Kuwait called for an end to violence and for real political reforms in Syria yesterda. It is the first time an Arab country has publicly criticised Damascus over its suppression of a pro-democracy uprising.
Kuwait joins in criticism of Syria
Damascus // International pressure on Syria increased yesterday when Kuwait called for an end to violence and for real political reforms. It is the first time an Arab country has publicly criticised Damascus over its suppression of a pro-democracy uprising.
Kuwait felt "extreme pain for the continued bloodshed" among Syrians, a foreign ministry official said in remarks reported by the state-run news agency, KUNA.
"Kuwait calls for dialogue and a political solution to allow implementing true reforms that meet the legitimate demands of the Syrian people away from the security actions," the official said.
Syrian security forces killed 14 people during yesterday afternoon's protests, according to activists, as thousands demonstrated on the first Friday of Ramadan.
With Arab states thus far silent on the situation in Syria, the comments from Kuwait were carefully noted in Damascus.
"To see Kuwait criticising the regime is an important step," said a Syrian analyst based in the capital. "Until now the Arab states have been talking behind the scenes and have not gone public. This is a worrying sign for the regime."
Turkey, one of Syria's closest allies, added to its earlier repeated criticisms of Damascus yesterday. "Operations with heavy arms and tanks in densely populated residential areas like Hama are not legitimate at all," Turkey's foreign minister, Ahmet Davutoglu, said.
Those comments came after Russia, which has provided diplomatic cover for Damascus on the world stage, warned the Syrian president, Bashar Al Assad, he faced a "sad fate" unless he ended violence and pushed through immediate, genuine reforms.
First Russia and now Kuwait, the Syrian regime is getting more and more isolated," the Damascus-based analyst said. "Even its friends are beginning to turn their backs now. The bloodshed is deepening and getting harder and harder to ignore."
The focus of yesterday's violence was Erbeen, on the outskirts of Damascus, where seven protesters were shot dead, according to the Local Coordination Committees, a coalition of demonstration organisers. Another three were killed in Douma and one in Moadamiyah, also suburbs of the capital, the LCC and human-rights groups said. A further two deaths were reported by human-rights monitors in Homs, and one in Deraa, on the southern border with Jordan.
More protests were expected to take place after evening prayers, raising the possibility of the death toll increasing throughout the night.

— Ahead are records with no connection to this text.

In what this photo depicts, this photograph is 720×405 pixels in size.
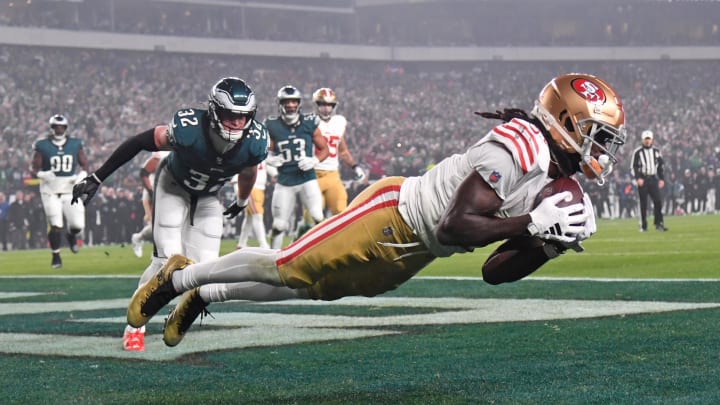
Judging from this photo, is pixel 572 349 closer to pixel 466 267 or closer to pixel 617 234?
pixel 466 267

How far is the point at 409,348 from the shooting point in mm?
6496

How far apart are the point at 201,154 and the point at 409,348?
1662mm

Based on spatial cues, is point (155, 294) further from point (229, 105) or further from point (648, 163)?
point (648, 163)

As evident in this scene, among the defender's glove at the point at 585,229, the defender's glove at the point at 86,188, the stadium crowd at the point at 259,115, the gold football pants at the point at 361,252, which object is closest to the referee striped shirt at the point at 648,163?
the stadium crowd at the point at 259,115

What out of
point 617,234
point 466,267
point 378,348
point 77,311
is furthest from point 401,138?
point 378,348

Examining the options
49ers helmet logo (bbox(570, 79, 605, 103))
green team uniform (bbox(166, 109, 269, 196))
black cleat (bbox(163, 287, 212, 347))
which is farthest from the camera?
green team uniform (bbox(166, 109, 269, 196))

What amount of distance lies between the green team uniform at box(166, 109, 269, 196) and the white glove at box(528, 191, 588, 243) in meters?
2.64

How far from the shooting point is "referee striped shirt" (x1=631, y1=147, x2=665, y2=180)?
65.4ft

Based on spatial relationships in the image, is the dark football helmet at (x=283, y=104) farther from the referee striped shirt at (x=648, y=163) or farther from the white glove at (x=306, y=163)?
the referee striped shirt at (x=648, y=163)

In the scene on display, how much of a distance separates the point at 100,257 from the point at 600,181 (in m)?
15.2

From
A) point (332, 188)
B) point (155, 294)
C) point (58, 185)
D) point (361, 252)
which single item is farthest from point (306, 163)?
point (361, 252)

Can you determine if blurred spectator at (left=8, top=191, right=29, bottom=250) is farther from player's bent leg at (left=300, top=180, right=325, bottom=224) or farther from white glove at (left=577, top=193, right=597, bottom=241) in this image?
white glove at (left=577, top=193, right=597, bottom=241)

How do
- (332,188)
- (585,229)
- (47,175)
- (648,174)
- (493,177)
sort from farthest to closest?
(648,174), (47,175), (332,188), (585,229), (493,177)

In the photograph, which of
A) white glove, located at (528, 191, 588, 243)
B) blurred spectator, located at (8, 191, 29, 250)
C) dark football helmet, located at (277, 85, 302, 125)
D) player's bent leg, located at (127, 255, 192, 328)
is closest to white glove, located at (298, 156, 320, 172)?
dark football helmet, located at (277, 85, 302, 125)
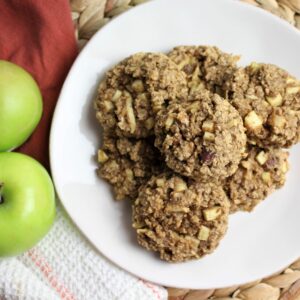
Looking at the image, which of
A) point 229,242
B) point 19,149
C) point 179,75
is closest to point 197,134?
point 179,75

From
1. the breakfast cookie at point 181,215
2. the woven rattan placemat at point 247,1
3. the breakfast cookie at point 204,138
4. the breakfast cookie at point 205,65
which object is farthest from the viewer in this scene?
the woven rattan placemat at point 247,1

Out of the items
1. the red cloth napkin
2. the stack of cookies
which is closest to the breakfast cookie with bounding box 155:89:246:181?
the stack of cookies

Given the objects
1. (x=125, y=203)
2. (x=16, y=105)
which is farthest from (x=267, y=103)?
(x=16, y=105)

With the Muslim holy month of Ramadan under way, extended demonstrations have been taking place between dusk and dawn.
Syrian state-run media said two security officers were killed and eight injured in an ambush by "armed groups" in the northern province of Idleb, with ambulances coming under fire en route to help the wounded. It also reported gunmen shooting at security forces in Douma and Homs. It made no mention of civilian casualties.
Neither the accounts of human-rights activists or the government can be independently verified. For months the United Nations has requested access for a human-rights investigation team but the Syrian authorities have refused.

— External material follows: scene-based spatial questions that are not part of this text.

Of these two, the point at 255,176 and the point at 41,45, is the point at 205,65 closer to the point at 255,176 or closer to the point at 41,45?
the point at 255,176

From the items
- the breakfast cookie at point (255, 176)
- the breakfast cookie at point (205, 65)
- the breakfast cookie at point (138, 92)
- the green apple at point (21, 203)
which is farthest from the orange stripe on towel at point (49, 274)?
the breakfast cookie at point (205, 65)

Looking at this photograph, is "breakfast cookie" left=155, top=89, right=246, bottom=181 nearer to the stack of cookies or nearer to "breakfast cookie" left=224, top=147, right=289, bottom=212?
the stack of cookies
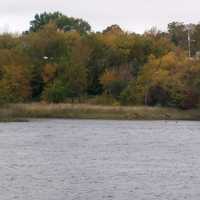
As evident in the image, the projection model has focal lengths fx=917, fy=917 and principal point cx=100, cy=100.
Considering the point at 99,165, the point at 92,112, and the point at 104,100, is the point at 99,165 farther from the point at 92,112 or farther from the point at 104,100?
the point at 104,100

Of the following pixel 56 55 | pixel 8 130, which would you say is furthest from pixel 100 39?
pixel 8 130

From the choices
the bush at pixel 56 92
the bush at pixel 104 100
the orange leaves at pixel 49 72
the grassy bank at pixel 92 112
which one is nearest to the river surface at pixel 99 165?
the grassy bank at pixel 92 112

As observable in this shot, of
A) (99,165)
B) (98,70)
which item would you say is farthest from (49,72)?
(99,165)

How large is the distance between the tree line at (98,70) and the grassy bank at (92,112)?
13.4 feet

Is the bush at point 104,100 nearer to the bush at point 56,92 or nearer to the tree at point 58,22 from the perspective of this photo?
the bush at point 56,92

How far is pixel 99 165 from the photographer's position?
191 feet

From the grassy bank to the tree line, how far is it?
161 inches

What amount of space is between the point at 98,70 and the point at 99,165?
88.9 m

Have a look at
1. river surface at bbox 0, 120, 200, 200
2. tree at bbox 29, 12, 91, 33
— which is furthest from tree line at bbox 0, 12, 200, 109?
river surface at bbox 0, 120, 200, 200

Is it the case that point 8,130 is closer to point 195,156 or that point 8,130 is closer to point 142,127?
point 142,127

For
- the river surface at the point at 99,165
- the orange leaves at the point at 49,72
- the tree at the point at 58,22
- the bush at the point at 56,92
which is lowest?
the river surface at the point at 99,165

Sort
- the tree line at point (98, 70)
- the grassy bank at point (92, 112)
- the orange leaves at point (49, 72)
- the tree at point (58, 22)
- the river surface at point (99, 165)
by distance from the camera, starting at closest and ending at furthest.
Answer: the river surface at point (99, 165) < the grassy bank at point (92, 112) < the tree line at point (98, 70) < the orange leaves at point (49, 72) < the tree at point (58, 22)

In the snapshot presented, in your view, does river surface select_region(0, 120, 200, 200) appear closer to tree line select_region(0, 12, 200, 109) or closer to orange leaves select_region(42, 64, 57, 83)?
tree line select_region(0, 12, 200, 109)

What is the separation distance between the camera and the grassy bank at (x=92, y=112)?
427ft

Activists admitted the scale of yesterday's protests was reduced compared with previous weeks, when millions have taken to the streets across the country demanding the downfall of Syria's autocratic regime. They blamed drastically heightened security measures for the lower turnout.
"It's amazing there are any protests at all this week, with all the security measures in place, with the army in cities and so many arrests," said one supporter of the five-month-old pro-democracy uprising.
In the past week alone, in a handful of Damascus districts, civil-rights campaigners have recorded thousands of detentions; 1,000 people were arrested in sweeps by secret police in Ruskin El Din, Syrian lawyers monitoring the situation said, with another 1,200 taken in Qaboun, 1,000 in Hajar Aswad and 400 in Qadam.
Civil-rights campaigners say more than 100 people have been killed since the Ramadan offensive - centred on Hama - began, and have warned the real figure likely to me much higher. Upwards of 1,800 have died nationwide since March, human-rights monitors say.
Inside Syria anti-regime rhetoric has also been hardening, with activists reporting a new chant on the streets of Midan, an affluent Damascus suburb were there have been persistent demonstrations. Previously, demonstrators sang "the people want the downfall of the regime". Yesterday they chanted: "The people want the execution of Bashar."
That slogan underlines deep divisions in Syrian society, with Mr Al Assad still commanding support among a hard core of loyalists and, anecdotally, among many ordinary Syrians who believe that he is all that stands between the country and sectarian civil war.
Mr Al Assad has blamed the uprising on foreign conspirators, and says he faces an Islamist militant revolt that must be put down by force of arms. He has promised democratic political reforms but they have fallen far short of the sweeping changes demanded by opposition groups and the international community.